This is a breaking story about Google AdWords based on several rumours, readings and conversations. There is a fair likelihood that some information here is erroneous. In an email, Google Advertising PR Michael Mayzel stated, “We are not providing comment.” If correct the implications are huge and might provide Google advertisers critical protections they’ve been asking for.
Google is about to announce significant changes in the way it does business with its advertisers.
As owner of the most successful pay-per-click search business, AdWords, Google wants to continue its dominant role in the sector’s accelerating growth phase. Revenues from contextual advertising account for over 90% of Google’s annual income and are the bedrock their stock values are staked on.

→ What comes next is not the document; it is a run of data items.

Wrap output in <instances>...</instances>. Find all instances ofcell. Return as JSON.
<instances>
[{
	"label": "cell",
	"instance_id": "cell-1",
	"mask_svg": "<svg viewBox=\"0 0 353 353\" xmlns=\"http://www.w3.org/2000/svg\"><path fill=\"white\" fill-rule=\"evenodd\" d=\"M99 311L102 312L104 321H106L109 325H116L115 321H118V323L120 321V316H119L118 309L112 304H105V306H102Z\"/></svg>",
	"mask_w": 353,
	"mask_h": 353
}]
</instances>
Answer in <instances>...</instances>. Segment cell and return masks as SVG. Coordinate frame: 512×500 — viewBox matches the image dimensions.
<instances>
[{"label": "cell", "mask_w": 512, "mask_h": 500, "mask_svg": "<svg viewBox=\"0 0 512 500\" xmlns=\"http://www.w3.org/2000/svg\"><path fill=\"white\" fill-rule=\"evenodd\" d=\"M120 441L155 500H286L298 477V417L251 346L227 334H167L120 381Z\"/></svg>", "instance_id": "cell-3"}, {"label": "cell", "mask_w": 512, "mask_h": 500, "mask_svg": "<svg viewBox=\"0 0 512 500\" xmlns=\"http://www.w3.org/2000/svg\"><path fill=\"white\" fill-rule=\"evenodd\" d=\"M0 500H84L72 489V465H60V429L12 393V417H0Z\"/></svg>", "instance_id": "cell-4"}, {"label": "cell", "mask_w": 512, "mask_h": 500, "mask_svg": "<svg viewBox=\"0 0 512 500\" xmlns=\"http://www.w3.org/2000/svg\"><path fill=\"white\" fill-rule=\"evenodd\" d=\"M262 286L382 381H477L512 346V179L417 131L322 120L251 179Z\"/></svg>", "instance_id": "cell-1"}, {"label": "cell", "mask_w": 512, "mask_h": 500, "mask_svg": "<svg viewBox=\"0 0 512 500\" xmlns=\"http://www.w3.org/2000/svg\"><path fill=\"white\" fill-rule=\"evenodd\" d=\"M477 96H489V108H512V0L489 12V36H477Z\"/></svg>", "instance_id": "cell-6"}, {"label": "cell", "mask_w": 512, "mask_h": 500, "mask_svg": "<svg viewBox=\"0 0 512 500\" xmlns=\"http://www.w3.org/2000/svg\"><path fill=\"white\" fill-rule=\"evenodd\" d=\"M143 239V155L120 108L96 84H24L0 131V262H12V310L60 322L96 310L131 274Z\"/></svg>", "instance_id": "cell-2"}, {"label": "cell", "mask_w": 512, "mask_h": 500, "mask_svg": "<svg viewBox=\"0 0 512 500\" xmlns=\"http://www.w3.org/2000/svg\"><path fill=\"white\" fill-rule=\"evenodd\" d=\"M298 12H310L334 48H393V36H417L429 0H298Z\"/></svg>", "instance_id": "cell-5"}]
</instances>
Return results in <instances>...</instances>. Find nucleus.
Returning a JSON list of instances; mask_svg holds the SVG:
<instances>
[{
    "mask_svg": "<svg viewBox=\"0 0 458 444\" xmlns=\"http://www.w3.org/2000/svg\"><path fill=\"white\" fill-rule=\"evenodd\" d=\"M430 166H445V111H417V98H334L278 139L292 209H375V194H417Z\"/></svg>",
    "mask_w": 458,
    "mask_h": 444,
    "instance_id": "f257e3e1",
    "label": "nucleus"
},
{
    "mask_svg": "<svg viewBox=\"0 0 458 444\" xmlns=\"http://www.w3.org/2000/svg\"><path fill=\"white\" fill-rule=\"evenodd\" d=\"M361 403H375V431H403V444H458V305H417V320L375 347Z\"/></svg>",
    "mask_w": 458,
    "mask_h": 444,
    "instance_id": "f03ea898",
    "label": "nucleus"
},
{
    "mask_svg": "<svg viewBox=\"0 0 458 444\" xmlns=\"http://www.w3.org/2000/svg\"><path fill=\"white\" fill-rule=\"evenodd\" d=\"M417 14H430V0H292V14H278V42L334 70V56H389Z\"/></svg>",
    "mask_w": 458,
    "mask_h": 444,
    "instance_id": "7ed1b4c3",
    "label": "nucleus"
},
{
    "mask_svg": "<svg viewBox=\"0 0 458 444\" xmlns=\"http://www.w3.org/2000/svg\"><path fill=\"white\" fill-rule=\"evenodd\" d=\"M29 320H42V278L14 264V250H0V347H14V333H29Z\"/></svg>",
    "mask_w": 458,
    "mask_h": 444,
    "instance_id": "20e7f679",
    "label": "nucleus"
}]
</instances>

Having read a growing number of articles and blog-posts describing poor experiences with AdWords over the past six months, Google has grown concerned about the publics’ confidence in the AdWords/AdSense model. Reports of increasing click-fraud and decreasing ROIs have advertisers looking for other options and competitors are emerging from all directions.
Starting this week, Google appears to be taking steps to radically improve their relationship with their clients by offering advertisers more control over their AdWords campaigns.
While most of the world thought it was away skiing in Lake Tahoe, Google rented a large conference hall in San Francisco and treated 1800 of its sales staff to a day long seminar detailing changes to the AdWords advertising environment.
According to the Silicone Valley Watcher blog Google is about to give advertisers and SEMs who have achieved Google Advertising Professional certification a lot more control over their AdWords accounts. Sometime soon, Google is going to announce the release of an application-programming interface (API) that will allow advertisers or their third-party representatives control over the delivery, timing, geographic distribution and costs of AdWords advertising.
This move comes at a time when Google is facing increasingly stiff competition from well-known rivals Overture and Kanoodle and new arrivals, AOL and MSN. AskJeeves and Lycos also present growing challenges to Google’s dominance of the PPC sector in North America while eSpotting continues to offer European alternatives.
Google is hoping that by offering advertisers a greater sense of control over the costs of campaigns and contextual delivery options, they will retain current advertisers and win back the loyalty of advertisers experimenting with competing systems. Allowing advertisers the ability to effect where and when an ad appears, gives them the ability (and responsibility) to limit the damage from click-fraud. If the number of click-throughs from a geographic area suddenly increases without a sudden increase in sales, the advertiser can simply remove that geographic location from their campaign targets. One of the sub-rumours making the rounds says Google will allow advertisers to automate their interactions with the API.
Giving this level of control to advertisers will require a new set of reporting tools that should make it much easier to determine the micro-effectiveness of AdWords campaigns. After fears of click-fraud, advertisers noted a lack of account management and reporting as their biggest problem with the AdWords program. Better reporting tools that offer a strict accounting of monies spent and strong estimates of monies needed should alleviate many of those concerns.
Allowing advertisers to determine the size, scope and distribution of their campaigns could provide the tonic Google needs to successfully revamp its most successful offering. Not being known to do smart things in halves, there is an expectation Google will now set to work out kinks in its relationships with AdSense distribution partners.